Other instances of this in-between-ness, and feelings of rootlessness can be seen throughout the cycle.  In “Frühlingstraum” (“Dream of Spring”), the narrator observes that “you all laugh about the dreamer / who saw flowers in winter,” clearly setting himself apart from the rest of society.  Passing through a sleeping village in “Im Dorfe” (“In the Village”), the narrator finds himself driven out by dogs (“Let your barking drive me out, you wakeful dogs,”) unrecognized by the watchful animals as belonging in society.  In “Der Wegweiser” (“The Signpost”), the Wanderer says, “I have done nothing / that should make me shy away from people,” and yet he finds himself nonetheless driven ever onwards.  Finally, stumbling upon a graveyard in “Das Wirtshaus” (“The Public House”), the Wanderer realizes that even in death he does not belong with the rest of society.

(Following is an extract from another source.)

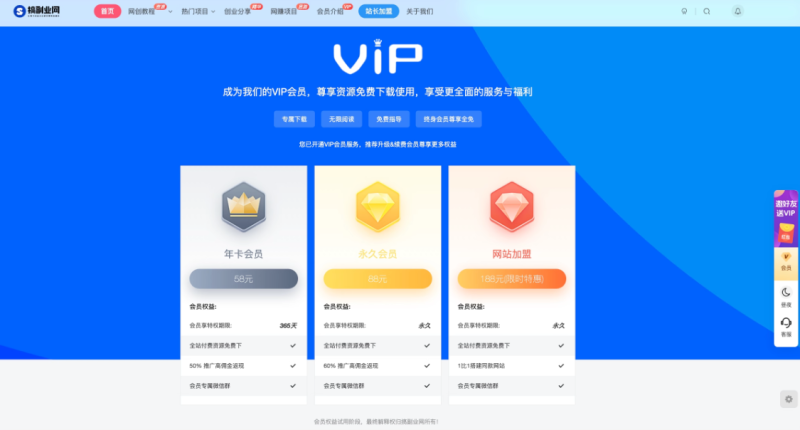 VIP会员页源码 – 适用子比主题-浩文网创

The issues of grief in this cycle are more difficult to explain.  Why, if the narrator’s “girl spoke of love, the mother of marriage, even,” should the Wanderer have felt compelled to leave in the first place?  Why, if he truly has “done nothing / that should make [him] shy away from people,” should he feel compelled to continue ever onwards?  These questions remain unanswered in Müller’s text, but his genuine love for the maiden is made clear, in statements such as, “Passing by, I write ‘Good night’ on the gate, so that you might know I thought of you,” (“Gute Nacht”), and “When will I hold my beloved in my arms?” (“Frühlingstraum”).  Yet his grief and bitterness are palpable, starting as early as “Die Wetterfahne” (“The Weathervane”) where he mocks the wind for searching inside the house with the weathervane “for the image of a faithful woman;” “What do they care about my pain?” he asks.  “Their child is a rich bride.”  The recurring motif of the Wanderer’s hot tears, juxtaposed with the frozen water of the rivers over which he crosses, pose a problem for the narrator.  Flowing water might indicate a return to spring, life, and hope; and yet, in “Auf dem Flusse” (“On the River”), the narrator carves his grief into the icy mantle of the river, and in “Erstarrung” (“Numbness”) he realizes that, “should my heart ever melt again, / the image of [my beloved] will also flow away.”

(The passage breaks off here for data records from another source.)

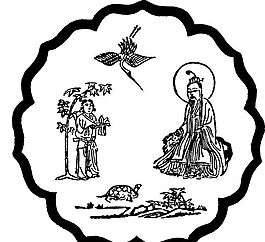 兩宋時代 版畫 裝飾畫 矢量 AI格式_0539
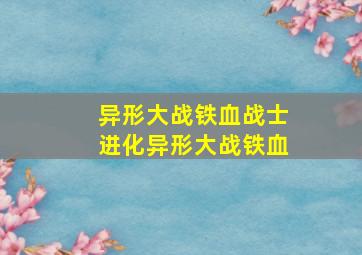 异形大战铁血战士进化异形大战铁血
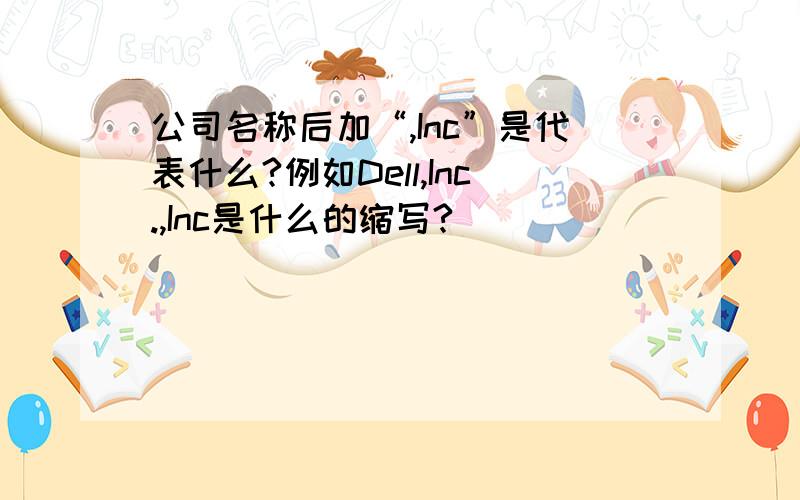 公司名称后加“,Inc”是代表什么?例如Dell,Inc.,Inc是什么的缩写?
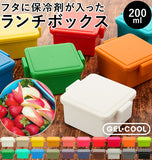 ランチボックス 保冷 1段 220ml GEL-COOL ジェルクール 通販 GEL COOL スクエア S お弁当箱 ランチ 保冷弁当箱 保冷剤付き ロック式 一段 電子レンジ対応 食洗機対応 保冷剤一体型 保冷蓋 保冷フタ ミニサイズ 小さめ デザートケース サラダケース フルーツケース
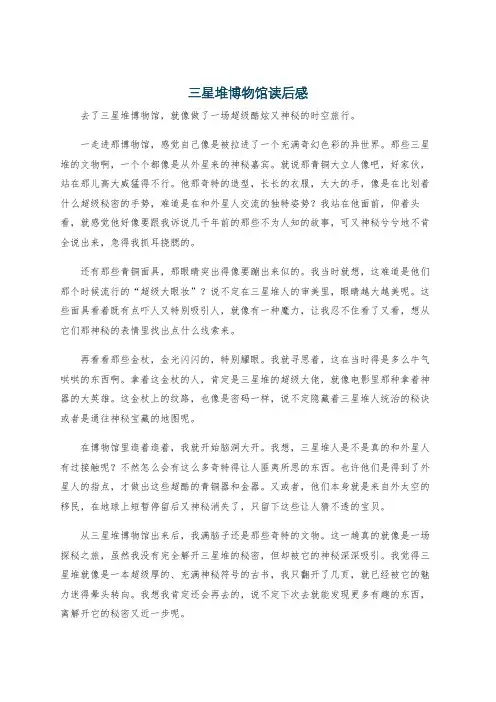 三星堆博物馆读后感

Where does our narrator find refuge from the grand emotional forces that seem to be arrayed against him?  Over the course of the cycle, realizing that reality holds no comfort for him, he retreats further and further into madness to find solace.  In “Das Irrlicht” (“The Will-o’-the-Wisp”), the narrator seems resigned, saying, “I am accustomed to the ways of madness, / every path leads to its goal: / our joys, our sorrows, / all the game of a will-o’-the-wisp.”  Later, in “Täuschung” (“Delusion”), he even seems glad to have found a safe haven, saying, “For me, delusion alone is a prize!”  In the penultimate song of the cycle, “Die Nebensonnen” (“The Phantom Suns”), the Wanderer seems no longer able to confront reality.  “Three suns I saw standing in the heavens,” he says at the beginning of the piece.  By the end of the piece, there is only one sun remaining in the sky, and the narrator laments, “now the best two are gone. / If only the third would follow along behind! / In the darkness, I would be better.” 

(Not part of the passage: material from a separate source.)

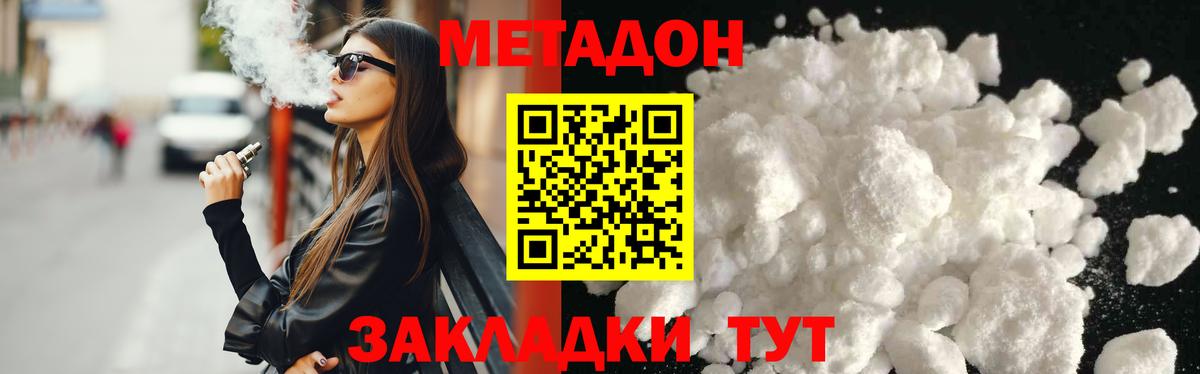 Метадон белоснежный Грозный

There is no single way to grapple with Müller’s enigmatic texts, and Schubert’s inspired setting thereof.  Indeed, the vagueness and flexibility of these texts, the ability to connect with them on so many levels, could very well have much to do with their continuing popularity.  However, I hope that the above discussion, incomplete though it may be, may be of some assistance in understanding the decisions that were made in undertaking this specific performance of this piece.